** Activities **
[a] Repeat everything from "from extract_thinker import" down to "extractor.load_document_loader(DocumentLoaderPyPdf())" in the Extractor documentation page, replacing "InvoiceContract" with "BillingContract".
[b] Write the next part of the Extractor documentation page, picking up after its final sentence.

** Excerpted text **
━━━━━━━━━━━━━━━━━━━━
Skip to content

Extractor

Extractor is the component that coordinates the extraction from documents. Contains a group of features for document processing like classify. Can be used alone or in group, inside of a Process.

Extractor

Basic Extraction

The simplest way to extract data is using the Extractor class with a defined contract:

from extract_thinker import Extractor, DocumentLoaderPyPdf, Contract

class InvoiceContract(Contract):
    invoice_number: str
    invoice_date: str
    total_amount: float

#Initialize the extractor
extractor = Extractor()
extractor.load_document_loader(DocumentLoaderPyPdf())
extractor.load_llm("gpt-4o-mini") # or any other supported model

#Extract data from your document
result = extractor.extract("invoice.pdf", InvoiceContract)

print(f"Invoice #{result.invoice_number}")
print(f"Date: {result.invoice_date}")
print(f"Total: ${result.total_amount}")

Choosing the Right Model

When performing extraction, selecting the appropriate model is crucial for balancing performance, accuracy, and cost:

  • GPT-4o-mini: Best for basic text extraction tasks, similar to OCR. Cost-effective for high-volume processing.
  • GPT-4o: Ideal for tasks requiring deeper understanding of document structure and content.
  • o1 and o1-mini: Perfect for complex extraction requiring reasoning and calculations.
━━━━━━━━━━━━━━━━━━━━
** Dataset section **
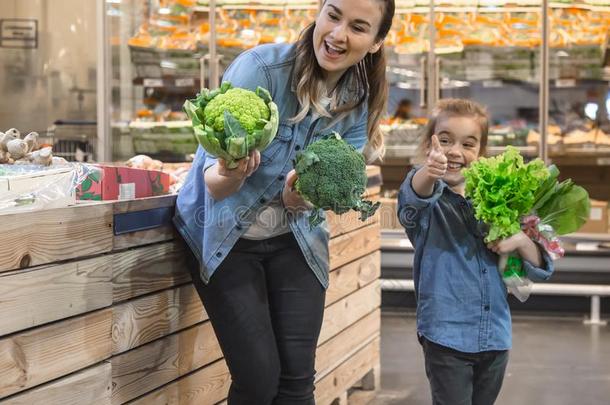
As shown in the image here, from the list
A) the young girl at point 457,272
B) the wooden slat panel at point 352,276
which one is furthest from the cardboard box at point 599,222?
━━━━━━━━━━━━━━━━━━━━
** Responses for each task **
[a]
from extract_thinker import Extractor, DocumentLoaderPyPdf, Contract

class BillingContract(Contract):
    invoice_number: str
    invoice_date: str
    total_amount: float

#Initialize the extractor
extractor = Extractor()
extractor.load_document_loader(DocumentLoaderPyPdf())

[b]
Advanced Extraction with Vision

For documents that contain images or require visual understanding, you can enable vision capabilities:

from extract_thinker import Extractor, Contract
from typing import List

class ChartData(Contract):
    title: str
    data_points: List[float]
    description: str

#Initialize with vision support
extractor = Extractor()
extractor.load_llm("gpt-4o")

#Extract with vision enabled
result = extractor.extract(
    "chart.png",
    ChartData,
    vision=True # Enable vision processing
)

Note: When using vision capabilities, ensure your documents are high quality images or PDFs for optimal results.

Adding Context to Extraction

You can provide additional context to help guide the extraction process:

from extract_thinker import Extractor, Contract
class ResumeContract(Contract):
    name: str
    skills: List[str]
    experience: List[dict]

#Add context about the job requirements
job_description = {
    "role": "Software Engineer",
    "required_skills": ["Python", "AWS", "Docker"]
}

result = extractor.extract(
    "resume.pdf",
    ResumeContract,
    content=job_description # Add extra context
)